━━ Provided passage

Washington D.C., May 11, 2011 / 22:39 pm
The Presbyterian Church USA has voted to remove clergy requirements of marital fidelity or single chastity, thus allowing the ordination of ministers and lay leaders who are openly homosexual or living in unmarried relationships.
“This is a lonely day for Presbyterians who believe what the Bible and the Church have consistently taught: that God’s will is that we be faithful in marriage or chaste in singleness. Now we belong to a denomination that is no longer sure it believes that teaching,” said Allan Wisdom, a director of Presbyterian Action at the ecumenical D.C.-based Institution on Religion & Democracy.
Wisdom thought that the change was a separation from the “historic Christian tradition and the vast majority of the global Church.” It means the denomination will not necessarily support its members who struggle to obey Scripture.
“It will not call them to repentance when they fall short of those standards, and it will not offer God’s forgiveness for what it no longer recognizes as sexual sins. In a society where the abuse of sexuality is devastating millions of lives, this abdication by the PCUSA is tragic.”
An amendment to the Presbyterian constitution was ratified on May 10 by a majority of the church’s 173 regional organizations known as presbyteries, the Los Angeles Times reports.

━━━━
━━ Source material

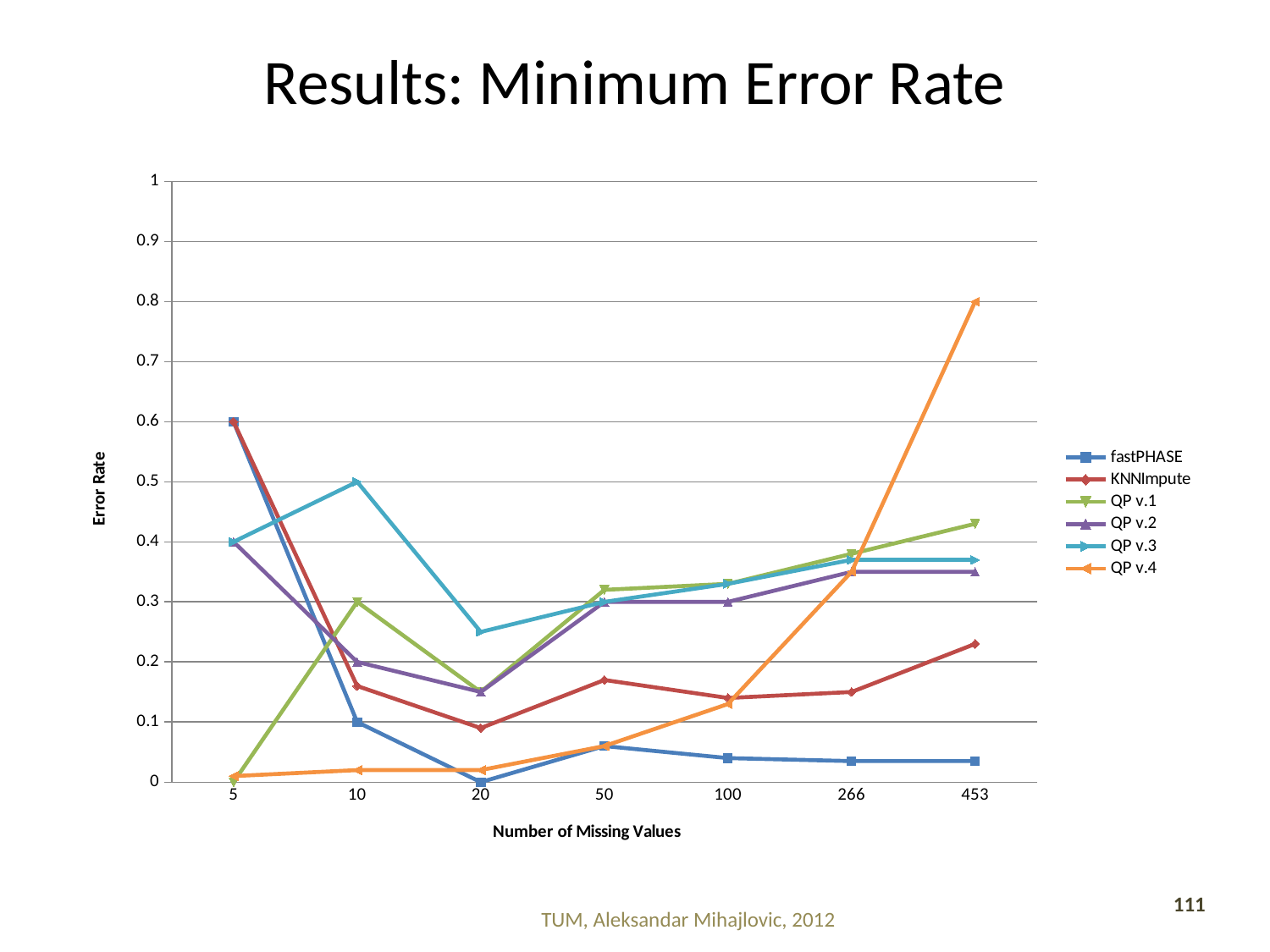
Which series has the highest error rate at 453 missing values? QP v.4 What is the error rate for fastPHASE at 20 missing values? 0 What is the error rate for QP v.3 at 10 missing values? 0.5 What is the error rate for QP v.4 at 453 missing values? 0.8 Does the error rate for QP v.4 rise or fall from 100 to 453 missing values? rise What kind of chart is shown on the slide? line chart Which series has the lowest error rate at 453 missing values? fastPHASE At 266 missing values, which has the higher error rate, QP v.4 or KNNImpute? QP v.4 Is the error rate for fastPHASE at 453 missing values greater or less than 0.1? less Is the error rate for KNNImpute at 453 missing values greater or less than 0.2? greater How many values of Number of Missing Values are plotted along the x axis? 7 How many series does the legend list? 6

━━━━
━━ Source material

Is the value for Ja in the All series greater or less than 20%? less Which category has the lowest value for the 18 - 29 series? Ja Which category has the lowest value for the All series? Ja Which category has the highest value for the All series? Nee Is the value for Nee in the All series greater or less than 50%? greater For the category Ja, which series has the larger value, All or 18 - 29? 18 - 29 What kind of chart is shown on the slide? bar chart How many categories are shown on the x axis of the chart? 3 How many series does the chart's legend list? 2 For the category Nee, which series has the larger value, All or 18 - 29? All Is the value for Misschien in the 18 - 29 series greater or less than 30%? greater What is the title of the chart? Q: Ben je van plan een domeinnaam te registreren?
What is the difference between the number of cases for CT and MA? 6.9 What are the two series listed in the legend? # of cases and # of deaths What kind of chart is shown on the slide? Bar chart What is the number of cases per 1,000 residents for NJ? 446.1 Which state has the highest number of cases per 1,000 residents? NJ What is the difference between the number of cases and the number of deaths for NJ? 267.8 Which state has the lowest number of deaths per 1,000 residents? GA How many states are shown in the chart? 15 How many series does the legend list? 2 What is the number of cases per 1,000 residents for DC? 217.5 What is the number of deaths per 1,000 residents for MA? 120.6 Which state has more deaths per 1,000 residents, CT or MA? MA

━━━━

Questions to answer →
1 - In the article on the Presbyterian Church USA ordination vote, how many regional organizations, or presbyteries, does the church have?
2 - Carry on the article about the Presbyterian Church USA ordination vote from its last sentence.

Outputs in order →
1 - 173

2 -
Since 1997 the church’s constitution required those seeking ordination to be living “in fidelity within the covenant of marriage between a man and a woman, or chastity in singleness.” Now the constitution only requires church officials to examine “each candidate’s calling, gifts, preparation and suitability for the responsibilities of office.”
Regional church bodies will still be able to decide whether or not to ordain open homosexuals. However, some presbyteries have already ordained homosexual clergy and lay leaders without approval.
The change could lead some churches to leave the denomination or seek to join presbyteries more aligned with their views.
Rev. Dan Chun, pastor of First Presbyterian Church of Honolulu, told the Los Angeles Times his church has formally petitioned to move from the Pacific Presbytery, which favors homosexual ordination, to the San Diego Presbytery, which does not. The ordination of homosexuals was a major motive for the request.
He said he feared the vote would be “divisive for our denomination, which has, for the past 50-plus years, been losing membership.”
Michael Adee, a presbyter and executive director of the pro-homosexual group More Light Presbyterians, said the change was an “important moment in the Christian communion.”
“I rejoice that Presbyterians are focusing on what matters most: faith and character, not a person's marital status or sexual orientation,” he told the Los Angeles Times.
Knox Presbyterian Church in Ladera Heights, California hosted the Pacific Presbytery meeting.
Linda Fleming, 63, an elder and deacon at the church, said she had changed her mind on the issue because she thought it was “inevitable.”
“I think it's like letting black people come to white churches, or letting women become ministers. It's inevitable.”
Rev. Mark Brewer, pastor of Bel Air Presbyterian and an opponent of homosexual ordination, said he did not think the vote would cause any immediate crisis.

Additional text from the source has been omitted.